Female, Fat, and Facing a Jury? Uh-Oh
Date:  01-24-2013

New study finds that obese women are more likely to be convicted by male jurors
On June 24, 2010 Reentry Central posted an article about a Cornell University study that found attractive defendants fare better with jurors. According to the study:

  • Jurors were 22% more likely to convict an unattractive defendant than a good-looking one for non-serious crimes. When the crime was believed to be of a serious nature, such as murder, there were minor differences in the conviction rates of attractive versus non-attractive defendants.

  • Unattractive defendants were given longer sentences than their better looking counterparts - on the average, 22 months longer.

    Now, a new study shows that the scales of justice can be unfavorably tipped when a female defendant tips the bathroom scale at a weight considered to be above societal expectations of what is “acceptable.”
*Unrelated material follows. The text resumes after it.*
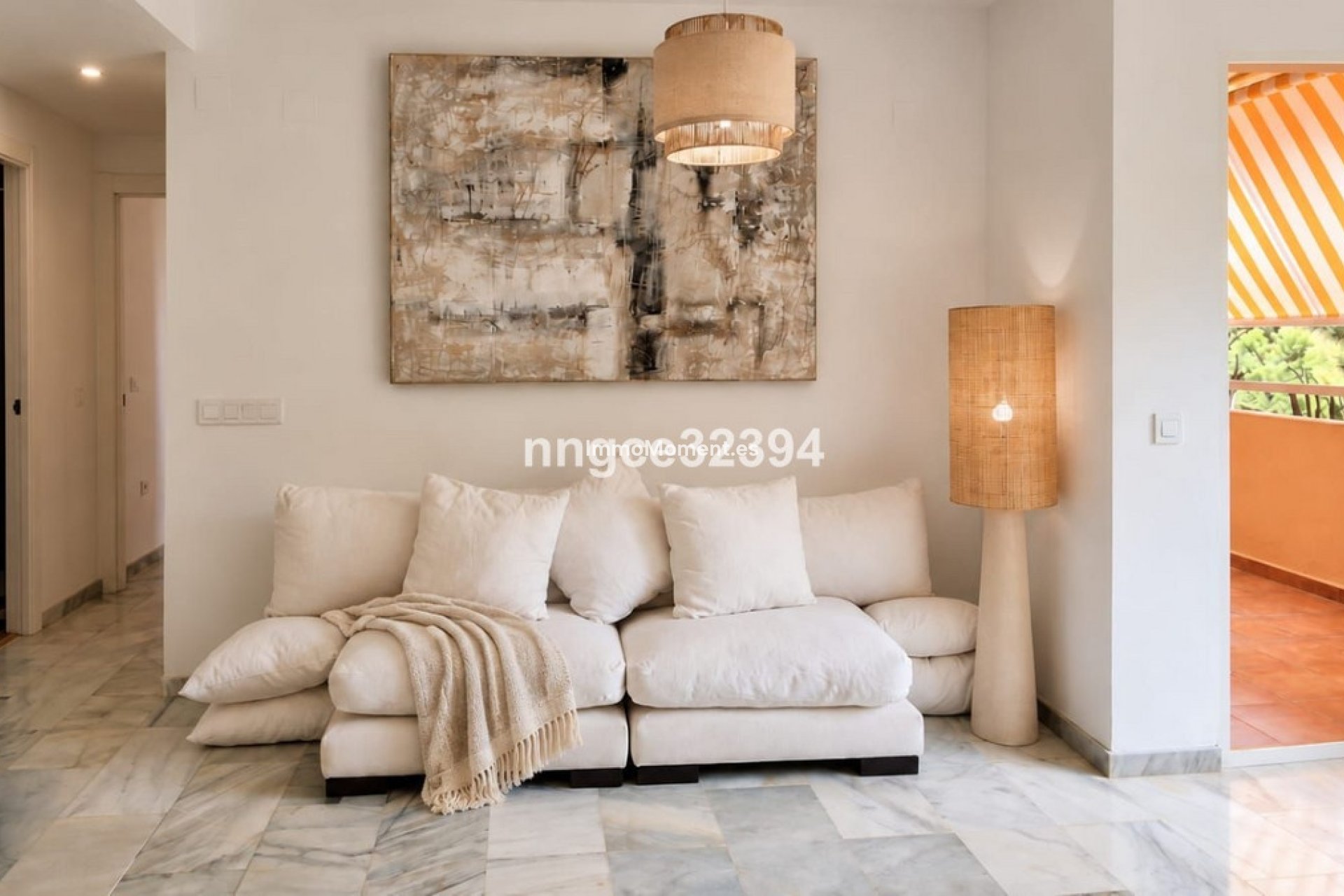 Bestaande woning - Appartement - Estepona  - New Golden Mile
    ABC News reported that a study undertaken by the Rudd Center for Food Policy and Obesity at Yale University found that female defendants who were overweight were more likely to be convicted by male jurors than thinner female defendants. Ironically, women who participated in the study, and whose worth in society is often measured by the measurement of their waistlines, did not subscribe to the anti-obesity bias as the males did. click here to go to website

    Highlights of the study, The Influence of a Defendant’s Body Weight on Perceptions of Guilt, follow:

    OBJECTIVE: To investigate the influence of a defendant’s weight on simulated jurors’ perceptions of guilt.

    DESIGN AND METHODS: Participants were 471 lean and overweight adults who read a vignette describing a case of check fraud while viewing one of four images of the alleged defendant (a lean male, a lean female, an obese male or an obese female). Participants rated the defendant’s culpability on a 5-point Likert scale and completed measures of anti-fat attitudes.

    RESULTS: Male respondents endorsed greater overall weight bias than females. A three-way interaction was detected between participant sex, defendant sex and defendant weight on perceptions of guilt such that when the defendant was female, male participants were significantly more likely to find her guilty if she was obese than if she was lean. In addition, lean male participants were significantly more likely to believe that the obese female defendant met criteria for check fraud, and indicated greater belief she would be a repeat offender, compared with the lean female defendant. There were no differences in perceptions of guilt or esponsibility between the obese male and the lean male defendants.

    CONCLUSION: The results of this novel study indicate that both weight and gender of a defendant may affect juror perceptions of guilt and responsibility.

    The study also states that guilt or innocence may be decided by attractiveness, race, gender,socio-economic status, or even religion, proving what most already know - - justice is not blind, but can be myopic at times.